A way to think of the relationship that a ProtoVariable is a prototype for
Variables.

> For example, suppose I have a Variable and I would like
> to pass information about it to another object, but without providing
> all the data access methods. What I'd like to do is pass a
> ProtoVariable, but given a Variable there doesn't seem to be a way to
> extract its corresponding ProtoVariable (the reverse is OK, ie. I can
> use a ProtoVariable in constructing a Variable, so there is a lack of
> symmetry there). The same arguments apply to Schema & Netcdf too.

There is a public constructor for ProtoVariable which takes a
Variable as its only arg. We have to construct (copy some fields)
because the ProtoVariable can have Attributes added and deleted,
whereasthe Variable cannot.

Similarly, there is a public constructor for Schema that takes a Netcdf.

Don't worry to much about the cost of using these constructors.
They are as shallow as possible. The immutable contents of the various
containers is shared.

> * Given an instance of Variable, it would be nice to be able to
> extract all the Dimension names with a single call such as 'String[]
> getNames()', in the same way that I can extract all the dimension
> lengths in one go using 'int[] getLengths()'. [These are both
> essentially shortcut alternatives to setting up a DimensionIterator
> and doing a call on each contained item].
> Come to think of it, I'm not
> 100% clear why a DimensionIterator is needed anyway, given that
> Dimension objects are pretty simple things, and there is always going
> to be a limited number of them in any one Variable.

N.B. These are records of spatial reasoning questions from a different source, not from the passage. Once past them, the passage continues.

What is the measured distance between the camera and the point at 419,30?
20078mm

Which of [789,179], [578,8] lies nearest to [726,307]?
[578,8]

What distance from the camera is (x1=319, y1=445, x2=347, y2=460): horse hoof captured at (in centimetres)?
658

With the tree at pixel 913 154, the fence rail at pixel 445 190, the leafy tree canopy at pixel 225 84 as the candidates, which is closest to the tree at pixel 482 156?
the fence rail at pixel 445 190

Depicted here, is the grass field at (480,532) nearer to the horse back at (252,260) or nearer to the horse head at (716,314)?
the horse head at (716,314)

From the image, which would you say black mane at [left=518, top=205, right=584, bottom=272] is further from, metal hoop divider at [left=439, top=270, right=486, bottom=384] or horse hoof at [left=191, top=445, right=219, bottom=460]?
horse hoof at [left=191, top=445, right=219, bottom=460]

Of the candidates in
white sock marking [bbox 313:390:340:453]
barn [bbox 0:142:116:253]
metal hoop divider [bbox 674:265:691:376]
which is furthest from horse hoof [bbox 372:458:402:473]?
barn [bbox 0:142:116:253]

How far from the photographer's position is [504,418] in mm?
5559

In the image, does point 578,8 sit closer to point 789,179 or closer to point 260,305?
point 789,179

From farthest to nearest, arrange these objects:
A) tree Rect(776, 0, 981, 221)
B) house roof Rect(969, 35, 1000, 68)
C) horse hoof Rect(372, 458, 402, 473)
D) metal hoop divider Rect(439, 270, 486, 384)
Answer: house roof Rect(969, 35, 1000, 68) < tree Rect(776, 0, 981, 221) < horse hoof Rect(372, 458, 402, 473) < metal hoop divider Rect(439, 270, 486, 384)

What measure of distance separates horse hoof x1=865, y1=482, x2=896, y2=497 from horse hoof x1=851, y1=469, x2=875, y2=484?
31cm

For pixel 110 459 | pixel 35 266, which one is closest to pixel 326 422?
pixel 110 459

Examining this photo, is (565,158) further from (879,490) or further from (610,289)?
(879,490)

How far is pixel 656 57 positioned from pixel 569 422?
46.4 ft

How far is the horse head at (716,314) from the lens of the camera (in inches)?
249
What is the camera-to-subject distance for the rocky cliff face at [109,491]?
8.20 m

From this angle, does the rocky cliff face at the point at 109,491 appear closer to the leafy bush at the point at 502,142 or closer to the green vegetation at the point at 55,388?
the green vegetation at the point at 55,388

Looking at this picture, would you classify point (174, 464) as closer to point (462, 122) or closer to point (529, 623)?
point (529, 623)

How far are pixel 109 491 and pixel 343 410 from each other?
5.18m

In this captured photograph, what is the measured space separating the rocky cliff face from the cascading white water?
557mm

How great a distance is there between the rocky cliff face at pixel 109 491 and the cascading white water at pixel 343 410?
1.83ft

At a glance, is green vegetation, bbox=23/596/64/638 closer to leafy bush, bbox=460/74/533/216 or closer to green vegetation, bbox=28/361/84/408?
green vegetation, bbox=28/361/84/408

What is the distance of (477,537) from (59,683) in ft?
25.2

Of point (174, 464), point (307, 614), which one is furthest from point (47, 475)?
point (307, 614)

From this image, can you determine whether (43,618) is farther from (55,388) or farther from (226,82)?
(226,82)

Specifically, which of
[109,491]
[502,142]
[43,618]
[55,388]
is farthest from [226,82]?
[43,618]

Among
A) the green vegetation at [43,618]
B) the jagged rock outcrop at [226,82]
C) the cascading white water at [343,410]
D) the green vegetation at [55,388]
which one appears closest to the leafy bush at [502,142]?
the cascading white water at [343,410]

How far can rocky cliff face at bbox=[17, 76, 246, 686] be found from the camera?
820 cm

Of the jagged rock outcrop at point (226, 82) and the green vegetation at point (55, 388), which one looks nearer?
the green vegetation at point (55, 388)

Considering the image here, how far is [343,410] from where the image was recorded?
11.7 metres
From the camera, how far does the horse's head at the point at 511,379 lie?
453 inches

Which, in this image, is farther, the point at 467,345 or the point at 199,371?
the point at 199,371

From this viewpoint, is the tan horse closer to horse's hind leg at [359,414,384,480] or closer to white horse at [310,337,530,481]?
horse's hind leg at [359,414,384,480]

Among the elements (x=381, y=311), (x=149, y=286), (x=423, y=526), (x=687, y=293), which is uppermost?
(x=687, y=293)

getLengths() is required by the (more abstract) MultiArray interface.
I could see a use for a String [] getDimensionNames() method. The use of
DimensionIterator is really a matter of taste. It encourages us
to think about a Variable as having an associated ordered list of Dimensions.
Exposing getLengths() and getDimensionNames() (and not getDimensionIterator())
would encourage us to think of a Variable has having an associated ordered list
of ints (lengths) and a parallel associated ordered list of names for those
lengths. Comes down to the same thing, just OO vs FORTRAN thinking.



> * Efficiency of MultiArray? *As-far-I-can-tell*, the only way to
> actually extract primitive data from a MultiArray object is by using
> getDouble(int[]) (or getFloat, or whatever...) which extract a single
> scalar entry in a MultiArray. My worry is that this could be very
> costly, as compared to accessing an entry in an array of primitives,
> especially in the middle of a series of long nested loops. It would be
> nice to be able to extract data at a higher granularity. I haven't
> thought the implementation aspects of this through in any detail, but
> I suspect it could make the signature of MultiArray quite messy. Maybe
> something like an IndexIterator, but which can actually return values,
> plus iterate over a block of indices and return an array of
> values. This seems quite crucial from a performance point of view....

MultiArray.copyin() and MultiArray.copyout() do aggregate access.

Another aggregate copy is the MultiArrayImpl(MultiArray) constructor.
MultiArrayImpl exposesits internal storage, so java.lang.System.arraycopy()
can be used for aggregate copy into and out of a MultiArrayImpl.

The MultiArray framework actually allows you to avoid intermediate array copies
altogether. The pattern of use is as follows. There is a MultiArray
that contains some numbers of interest that you are going to do something with.
You isolate the numbers of interest (clipping, subsampling, and slicing)
using a MultiArrayProxy. Use the proxy's lengths to construct an IndexIterator
to visit the numbers of interest, using the primitive MultiArray
get() or set() operations.

> * More documentation & examples would be useful. A few simple examples
> which read in a real-world (but small) 3d dataset, extract & print
> information about the dataset, and extract and plot a couple of 2d
> slices in different orientations of a specified Variable, would help
> enormously.

If you look at the source, esp multiarray, grep for main().
The little tests are the only examples we have at present.